Becoming a Leader – Just Starting Out; Leading by Example

Mandela-Statue-Getty-ImagesFor many of us, describing what makes a good leader in the workplace is extraordinarily difficult but when we meet one we just know it!

So where do you start to improve your leadership effectiveness when becoming a leader? There are plenty of leadership models you can follow. If you are lucky, your organisation might subscribe to one and immerse you in some leadership training.

Becoming a Leader – Know Your Values; What Makes You Tick

The first step in improving your leadership skills is to define what your values are, what makes you tick, what do you hold near and dear to your heart. What inspires and motivates you, what if you were forced to violate would led to sleepless nights? Write it down. Refer to it daily. Here is a good example of a personal value statement

Most companies also have a value statement about their ethics and how they expect their people to act. You need to build congruence between your personal values and that of your company. This is vitally important. Can you map their values to yours? If you can’t, consider if they are the right company to build our career with. The reason this congruence is so vital is that if you are ever placed in a position that you must make decisions that are not aligned with your core values, you will face enormous personal conflict, sleepless nights and damaging stress.

If your values and that of your company do not align closely, it is only a matter of time before you will be placed in a position that conflicts with the very being of who you are. It may be worth departing to another job before this happens for your own sanity. For me, in the workplace, I sum up my values in three words; ethical, dignity and respect. Typically, I have found these always seem to have great alignment with a corporation’s values. Maybe I have been lucky and worked for ethical brands!

Lead by Example – Model the Way

I think leading by example is a good place to start. Model the behaviour you expect others to display. Kouzers and Posner in their Five Practices of Exemplary Leadership call this modelling the way. In my experience, this sets the foundations to become an effective leader. You must act as you want others to act. You can’t do this if you don’t know what your personal values are. Treat your staff disrespectfully and they will mirror that behaviour among themselves and perhaps back at you.

Some may disagree, but I also think it is good to keep some distance between you and your employees to give them room to talk among themselves without your presence. I remember one manager who refused to eat with his peers who were entitled to a free meal in the cafeteria and always sat with us and paid for his meal. He was a good boss but we all wished we had a bit of space at lunch time!

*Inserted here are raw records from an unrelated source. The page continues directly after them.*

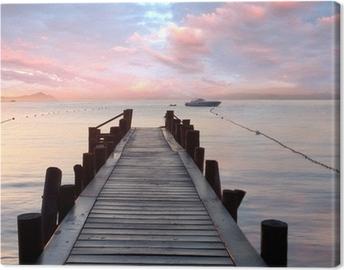 Leinwandbild Alter Holzsteg am Mittelmeer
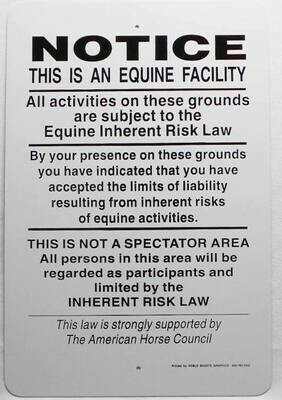 Equine Liability Sign Supplement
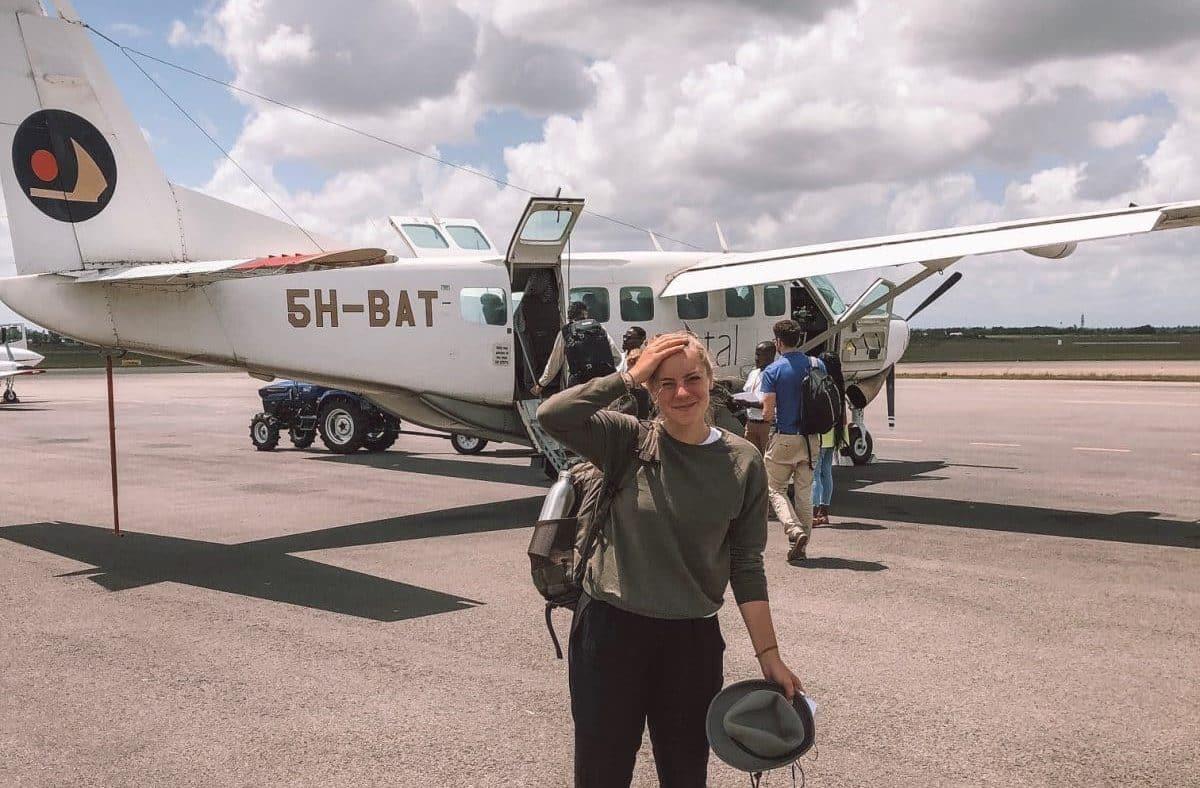 Odyssee auf Sansibar - wenn die Flüge nicht hinhauen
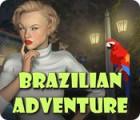 Brazilian Adventure juego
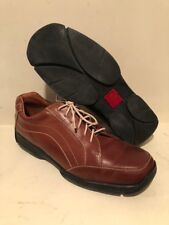 COLE HAAN BRAND NEW brandy color leather tie shoe Mens size 11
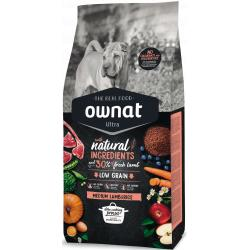 Ownat Ultra Medium Lamb&Rice para Perros 14+3kg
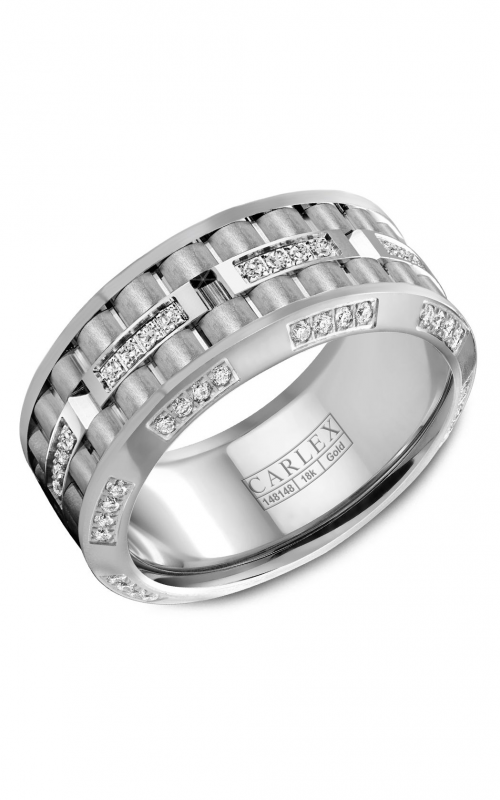 Carlex Wedding Band G3 CX3-0010WWW product image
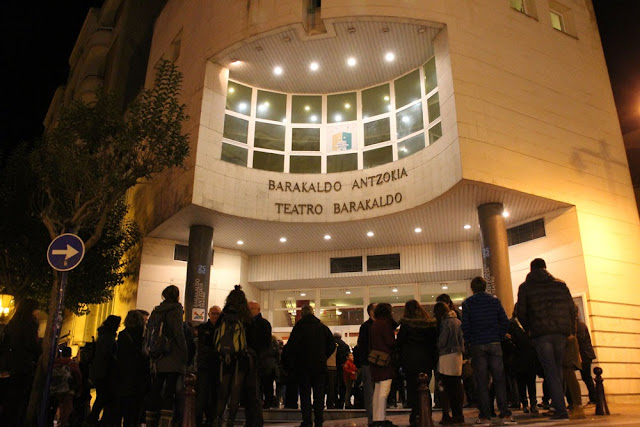 Fachada del teatro municipal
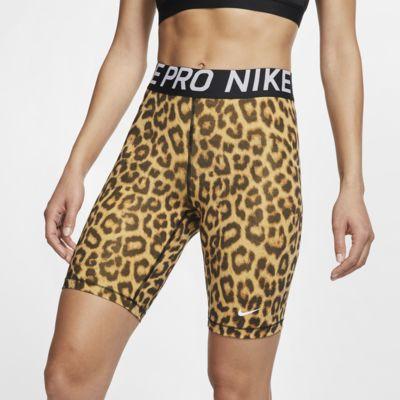 Γυναικείο εμπριμέ σορτς Nike Pro 20 cm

Just Do it! – Leadership ain’t easy

Recently, I took my team through enormous change process which impacted on every part of their working day by centralising operations from four sites. This changed everything they did. Replaced equipment and complex software systems with a totally different platform, implemented new processes, and made people accustomed to working autonomously to work together as part of a team. Everyone was excited about the future but I knew the hard work would begin when the vision became reality. I knew tempers would flare as we ironed out all of the transition issues. Because of my personality type, I knew I could not be very compassionate when conflict occurred. I recognised that this would set up an environment that would challenge me as a leader and I resolved to improve my performance. Before the change commenced, I set very clear expectations about treating each other respectfully and continued to reinforce this expectation. I saw it as my job to create a respectful environment so teamwork would emerge.

Fix it with Fierce Conversations

I continued to reinforce my expectations and counsel those who broke my expectations. I used a technique I learnt in a leadership course that came from the book “Fierce Conversations” by Susan Scott. The book outlines a very powerful technique to manage performance conversations that requires you to hit a number of points in an initial 60 second statement. This technique requires that you acknowledge you are also part of the problem and concludes by inviting the employee to contribute ideas to fix what is now a shared problem. I was taught if you missed one point, the process would fail, so I wrote out what I had to say and rehearsed the script aloud. It was hard work that took me way out of my comfort zone. It was scary watching my employee’s body language as I reprimanded them but I was amazed as their initial defensiveness dissolve into a constructive, collaborative conversation at the end.

Stand Back and Watch it Happen

It was amazing to see the end result on the team. A sense of teamwork developed and people took pride in their work in ways that they had never done before. It was a very humbling experience and I was proud of what my guys achieved together.

If you can get this far, you are well on the way to becoming a great leader as you will have set the foundations.

Further Reading

Five Practices of Exemplary Leadership Kouzers and Posner

Fierce Conversations: Achieving Success at Work and in Life One Conversation at a Time – Susan Scott (2002)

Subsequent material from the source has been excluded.